Project Summary/Abstract
ErythroMer (EM) is a novel biosynthetic blood substitute developed to address the critically unmet need for
emergency transfusion in situations where the use of banked red blood cells (RBCs) are inaccessible or
undesirable. EM is a self-assembled lipid-peptidic hybrid nanoparticle with a high per particle payload of
hemoglobin (Hb) that is specifically designed to rectify failures of previous hemoglobin-based oxygen carriers,
which do not preserve key features of RBC physiology. The bio-inspired EM design surmounts previous
obstacles by emulating RBC features: long term stability, precise dynamically-responsive allosteric effector
control of Hb oxygen affinity, control of Hb interaction with nitric oxide (NO), preventing vasospasm, and
mitigation of hemoglobin oxidation via payload antioxidants. EM is designed for sterile lyophilization enabling
extended shelf life at ambient conditions and offers cost-effective production at scale. KaloCyte has developed
a pragmatic yet robust stepwise goal-oriented development plan for GMP commercialization including the scale-
up and cGMP manufacturing of ErythroMer and its key ingredients, customized lipid precursor, and hemoglobin.

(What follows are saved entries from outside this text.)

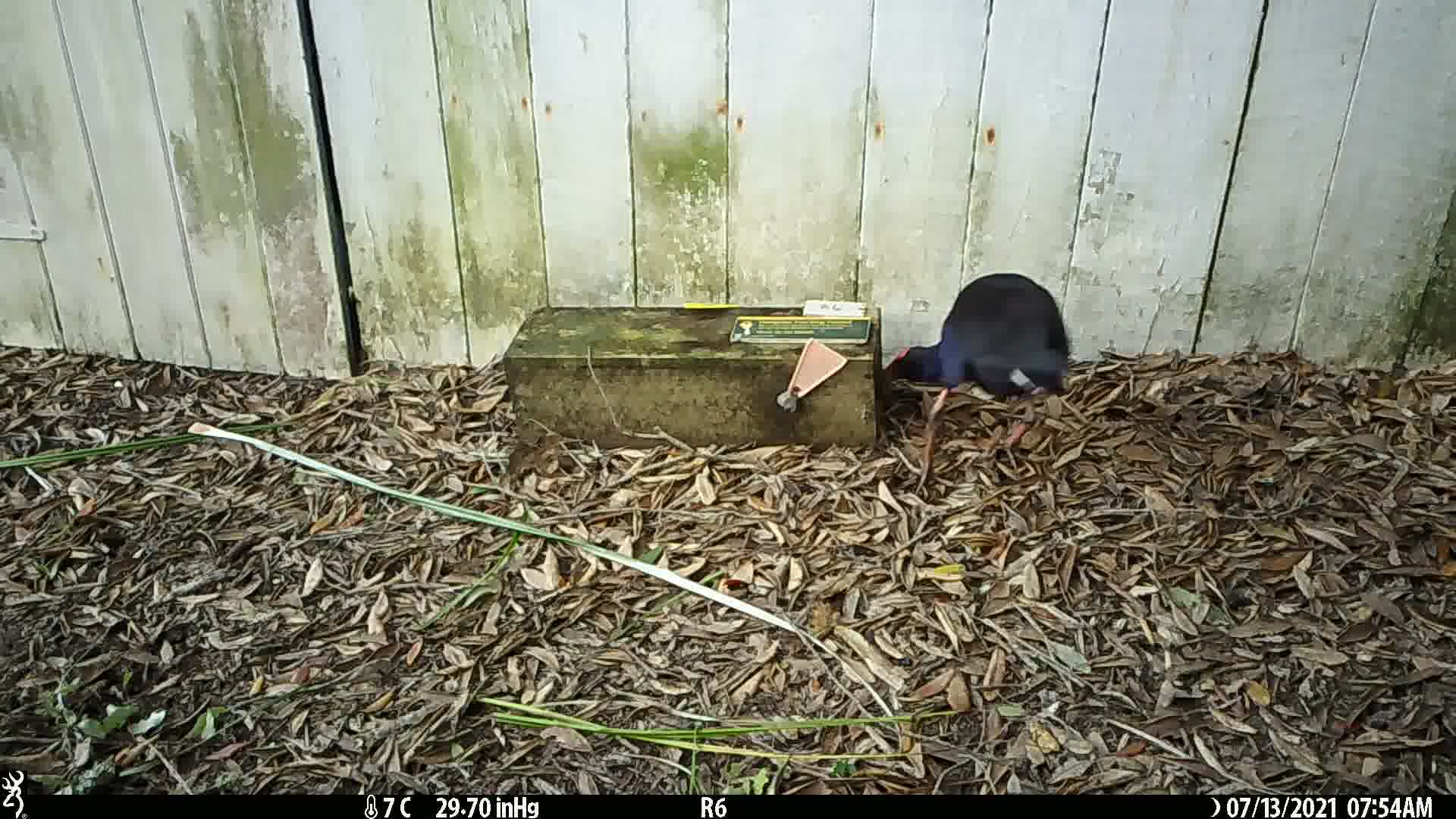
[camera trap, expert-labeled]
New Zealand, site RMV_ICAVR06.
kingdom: Animalia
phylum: Chordata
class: Aves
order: Gruiformes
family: Rallidae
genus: Porphyrio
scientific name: Porphyrio melanotus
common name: australasian swamphen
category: pukeko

Previously completed studies on the synthesis and scale-up of the lipid precursor, and the purification of
hemoglobin from red blood cells (RBCs) have been extremely promising. These studies provide strong evidence
of the premise for and feasibility of this proposal and our commitment for the manufacturing scale-up, purification
and analytical method development, validation, and qualification of the lipid precursor. The pre-IND stage
preclinical studies require EM volumes larger than and at a quality that necessitates CDMO services. Successful
completion of the scale-up and analytical work proposed in the current submission will provide KaloCyte the
confidence in the manufacturing processes for KC1003, and that the components being used for the fabrication
of EM are of the highest quality and fall within the acceptable specifications required by the regulatory agencies.

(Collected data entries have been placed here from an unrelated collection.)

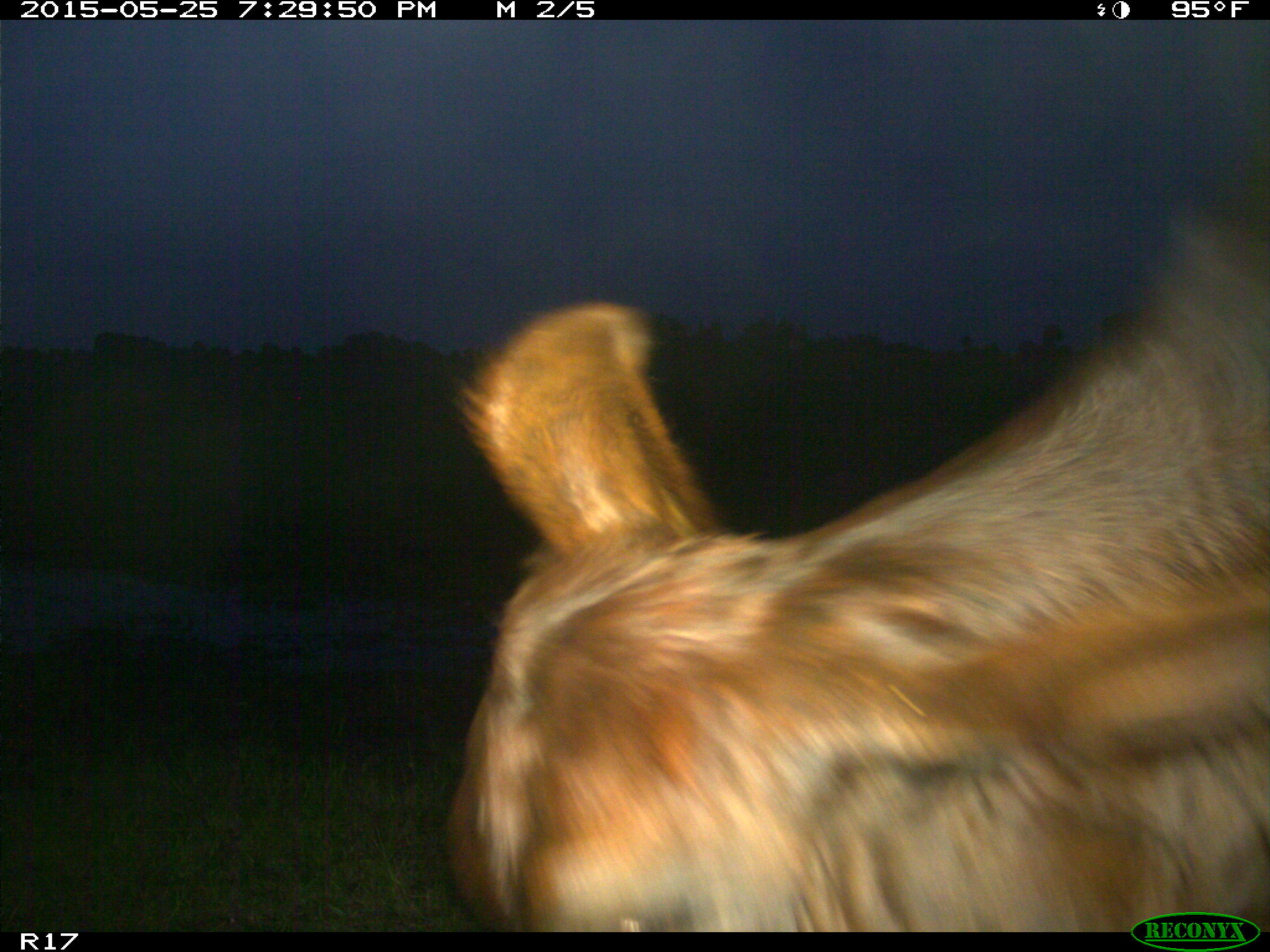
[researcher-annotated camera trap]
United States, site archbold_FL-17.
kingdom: Animalia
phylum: Chordata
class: Mammalia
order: Artiodactyla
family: Bovidae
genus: Bos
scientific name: Bos taurus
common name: domestic cow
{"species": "Bos taurus (domestic cow)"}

The manufacturing scale-up of KC1003 will include scale specific optimization of key parameters for it
manufacturing such as temperature, time, pressure, and reactant concentrations at each step of its
manufacturing process. Analytical methods development, validation, and optimization for KC1003, shall be
performed as per ICH guidelines recommended by the FDA. Statistical analysis of methods validation data shall
be performed to demonstrate the validity of each method. Completion of these steps in the path to product
commercialization, will help complete IND-enabling preclinical studies for EM under strict GLP guidelines. EM
has the capability to dramatically transform care in life-threatening blood loss situations where stored red blood
cells (RBCs) are unavailable (ambulances, military and austere environments, undeveloped countries),
undesirable (situations in which risk of transfusion exceeds benefit), or in short supply (mass casualty events).